**THE REQUEST**. Copy out the lines below word for word, all of them.

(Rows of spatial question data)
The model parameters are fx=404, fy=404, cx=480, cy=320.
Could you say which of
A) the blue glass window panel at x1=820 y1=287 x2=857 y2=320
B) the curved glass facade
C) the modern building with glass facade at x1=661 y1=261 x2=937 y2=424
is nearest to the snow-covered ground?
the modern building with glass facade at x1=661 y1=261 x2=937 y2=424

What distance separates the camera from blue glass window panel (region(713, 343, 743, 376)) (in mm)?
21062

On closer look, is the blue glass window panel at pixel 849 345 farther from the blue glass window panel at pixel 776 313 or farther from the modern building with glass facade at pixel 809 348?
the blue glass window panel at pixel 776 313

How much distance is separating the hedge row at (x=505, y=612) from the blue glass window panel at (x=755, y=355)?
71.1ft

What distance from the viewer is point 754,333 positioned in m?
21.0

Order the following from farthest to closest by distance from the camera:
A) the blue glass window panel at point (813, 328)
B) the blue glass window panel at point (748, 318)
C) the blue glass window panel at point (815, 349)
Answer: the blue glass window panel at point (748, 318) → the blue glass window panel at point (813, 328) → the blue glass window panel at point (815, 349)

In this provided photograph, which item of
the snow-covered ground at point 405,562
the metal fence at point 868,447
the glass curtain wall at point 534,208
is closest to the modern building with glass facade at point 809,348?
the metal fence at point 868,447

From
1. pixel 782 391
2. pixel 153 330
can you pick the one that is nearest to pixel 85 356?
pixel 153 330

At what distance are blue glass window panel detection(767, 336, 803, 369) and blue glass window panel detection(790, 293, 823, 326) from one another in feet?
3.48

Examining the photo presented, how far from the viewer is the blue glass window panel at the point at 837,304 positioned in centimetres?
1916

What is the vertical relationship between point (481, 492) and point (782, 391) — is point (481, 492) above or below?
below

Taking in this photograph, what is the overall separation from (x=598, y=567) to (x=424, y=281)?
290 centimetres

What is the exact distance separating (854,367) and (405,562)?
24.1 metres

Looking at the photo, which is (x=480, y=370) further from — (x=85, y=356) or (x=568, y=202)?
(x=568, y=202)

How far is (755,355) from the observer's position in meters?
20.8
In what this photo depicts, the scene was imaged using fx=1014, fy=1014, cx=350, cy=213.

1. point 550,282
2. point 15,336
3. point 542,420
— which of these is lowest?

**IN RESPONSE**.
The model parameters are fx=404, fy=404, cx=480, cy=320.
Could you say which of
A) the blue glass window panel at x1=820 y1=287 x2=857 y2=320
B) the curved glass facade
C) the modern building with glass facade at x1=661 y1=261 x2=937 y2=424
is nearest to the snow-covered ground?
the modern building with glass facade at x1=661 y1=261 x2=937 y2=424

What distance separates the camera from blue glass window panel (region(713, 343, 743, 376)) (in mm)?
21062

On closer look, is the blue glass window panel at pixel 849 345 farther from the blue glass window panel at pixel 776 313 or farther from the modern building with glass facade at pixel 809 348?
the blue glass window panel at pixel 776 313

How much distance is separating the hedge row at (x=505, y=612) from the blue glass window panel at (x=755, y=355)?
71.1ft

What distance from the viewer is point 754,333 positioned in m?
21.0

Order the following from farthest to closest by distance from the camera:
A) the blue glass window panel at point (813, 328)
B) the blue glass window panel at point (748, 318)
C) the blue glass window panel at point (815, 349)
Answer: the blue glass window panel at point (748, 318) → the blue glass window panel at point (813, 328) → the blue glass window panel at point (815, 349)

In this provided photograph, which item of
the snow-covered ground at point 405,562
the metal fence at point 868,447
the glass curtain wall at point 534,208
is closest to the modern building with glass facade at point 809,348?
the metal fence at point 868,447

From
1. pixel 782 391
2. pixel 153 330
can you pick the one that is nearest to pixel 85 356?
pixel 153 330

At what distance are blue glass window panel detection(767, 336, 803, 369) and blue glass window panel detection(790, 293, 823, 326) from one another in feet?
3.48

Examining the photo presented, how far from the viewer is the blue glass window panel at the point at 837,304 positioned in centimetres?
1916

What is the vertical relationship between point (481, 492) and point (782, 391) — is point (481, 492) above or below?
below

Taking in this photograph, what is the overall separation from (x=598, y=567) to (x=424, y=281)?
290 centimetres

What is the exact distance separating (854,367) and (405,562)?
24.1 metres

Looking at the photo, which is (x=480, y=370) further from — (x=85, y=356) or (x=568, y=202)?
(x=568, y=202)

How far is (755,355) from the observer's position in meters?
20.8
In what this photo depicts, the scene was imaged using fx=1014, fy=1014, cx=350, cy=213.

1. point 550,282
2. point 15,336
3. point 542,420
— which of these is lowest?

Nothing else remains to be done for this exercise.